CHANGING TRENDS

E-commerce opportunity

Taking your business to customers

In Summary

•If e-commerce was a bicycle, my advice would be ‘get on and start pedalling quickly.

•Small businesses are beginning to reach out to customers instead of waiting for them to cross the threshold

Here in Africa we are the beginning of a third revolution in technology-enabled growth. Twice before we have gone from nothing to ... something amazing.

First in GSM telephony when, as predicted, the ability to converse more freely stimulated GDP growth and made so much more possible. Not for nothing did we launch Kenya’s first truly commercial mobile network with the advertising slogan ‘The answer is Yes!’.

Then came mobile money: the ability to pass cash ‘through the ether’ to astonished recipients. As with mobile telephony the most enthusiastic users came from the bottom of the pyramid. They had most to gain in getting more done and reducing the risk of losing money.

Now, with the burgeoning growth of the PSP sector, providing secure online payments channels intra-Africa, the SME universe has the potential to pay and be paid in the currencies and channels of its choice, safely and securely.

Then came the pandemic, and millions of small businesses found their customer relationships dislocated. Either because customers couldn’t physically reach them, or because the enormous economic impact of lockdowns and other restrictions flattened purchase intent and ability.

Throughout this period I have been looking for, and finding, what I call ‘COVID Dividends’. Some are large, some are small. Some are temporary, while others will last and transform our lives and commercial activities for good.

So it is with e-commerce. In the petri dish of business innovation, something small is stirring. With our young African populations and our entrepreneurial spirit, the SME sector is trying something new. Driven by economic need and access to technology.

Small salons, vegetable stalls, cafe and restaurant businesses, bicycle shops, boutiques and tailors are beginning to reach out to customers instead of waiting for them to cross the threshold. Holding their customers close and adjusting the relevance of their services.
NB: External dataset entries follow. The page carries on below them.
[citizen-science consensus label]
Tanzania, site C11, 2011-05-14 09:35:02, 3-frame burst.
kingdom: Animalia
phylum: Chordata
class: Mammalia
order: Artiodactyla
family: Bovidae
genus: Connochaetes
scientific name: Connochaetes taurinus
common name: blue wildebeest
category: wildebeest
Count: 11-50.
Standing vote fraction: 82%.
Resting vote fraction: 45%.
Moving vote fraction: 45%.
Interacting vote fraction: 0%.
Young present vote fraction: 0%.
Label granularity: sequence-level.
Expanding customer bases beyond the immediate neighbourhood.

But make no mistake, this is no wildfire. It’s more of an evolution than a revolution. As with all digital transformation, we have learned that it’s not the technology that matters most, it’s the behaviour.

This evolution requires significant changes in the way we buy and sell things. How we address customer disappointment and satisfaction. How we return and refund. How we reward loyalty. And, as with everything to do with technology, we will have to do this faster than ever before. If we don’t, the transient buyer-seller relationship will pass seamlessly on to someone else.

Social media will bludgeon businesses that fail to deliver and simultaneously offer up tempting alternatives. If e-commerce was a bicycle, my advice would be ‘get on and start pedalling quickly.’